Будущие военные наборы, конечно, в этой борьбе только предлог; на самом деле крестьяне теперь со всей очевидностью поняли цену и значение своего труда, может быть, поняли даже условности ренты и даже денежных знаков, все это теперь видно насквозь…
Но вы глубоко ошибаетесь, если увидите в этой борьбе труда с рентой какие-нибудь проблески сознательного организованного движения в крестьянской среде: между ними идет такая же борьба, и друг с друга за обработку они берут, кажется, больше, чем с помещика.

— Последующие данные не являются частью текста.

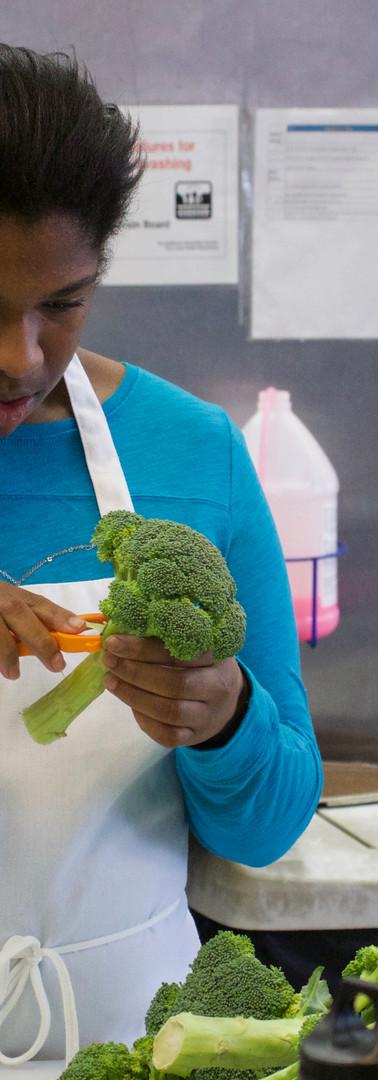 Making a tasty broccoli salad.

От отдельных крестьян еще до войны не раз мне приходилось слышать осуждение забастовки: «С этой забастовкой мы в яму попали!» В виде утопии тут же высказывали, что вот если бы всем работникам не выйти на помещичьи поля, так это куда бы лучше забастовки, но тут и признавалось, что это невозможно; потому что нет в деревне никакого согласия.
Нет, никто не устраивал эту нынешнюю борьбу труда с рентой, она загорелась, как и война, за полем зрения нашего разума. И смотря по тому, чего мы чаем от времени после войны, какими глазами смотрим на мировую борьбу, такими же глазами смотрим и на эту ломку нашей повседневной хозяйственной жизни.
Так своими глазами посмотрел на дело и начальник губернии, повелевший крестьянам обязательно работать на землях помещиков. Так, оценивая поступок губернатора, посмотрело и какое-то совещание, ссылаясь на принудительный труд враждебной страны, представляющей из себя осажденную крепость.
Русский народ тысячу раз доказал уже, что он не боится принудительного труда во имя интересов государства. Он только просит не смешивать государственные интересы с помещичьими. Помещикам края, о котором я пишу, нужно только подешевле отдать свою землю в аренду крестьянам – тогда пустых земель не останется.
Сахар
Кто вырос где-нибудь в Ельце или в Лебедяни в маленьком домике городской бедноты, бесправной, забытой, заброшенной, той бедноты, которая у нас называется мещанством, – только этот человек да, может быть, столичный рабочий, да беднейший студент, во всей мере испытывает страдание от недостатка сахара.
Нужно знать, сколько стаканов выпивается с одним мельчайшим кусочком сахара, как мало, в сущности, требуется, чтобы удовлетворить этот голод. С точки зрения физиологии, мне кажется, тут ничего не поймешь, если не знать стороны душевной этого питания. В двух словах это не расскажешь… Как-то так, Бог ее знает, ну, положим, где-нибудь на слободском бугре вонючем, заваленном отбросами кожевенного завода, стоит домик и в нем живет благородная женщина с вечной цигаркой махорки во рту, дети ее полуголые бегают, вокруг ни лозинки, и вот тут-то бы кусочек сахару! Но сахару нет, и, въезжая в город, вы видите длиннейший, безнадежный сахарный хвост. Хорошо быть графом и чувствовать «отрадно» в таком хвосте, но когда знаешь все в тошнотворных подробностях, ох, как тяжело такому человеку переезжать в тележке, нагруженной многими пудами сахара, через этот сахарный хвост! Я это только что испытал и хочу рассказать, в немногих словах изобразить обстановку, в которой один российский гражданин везет пуд сахару, а другой из-за фунтика стоит под дождем целый день.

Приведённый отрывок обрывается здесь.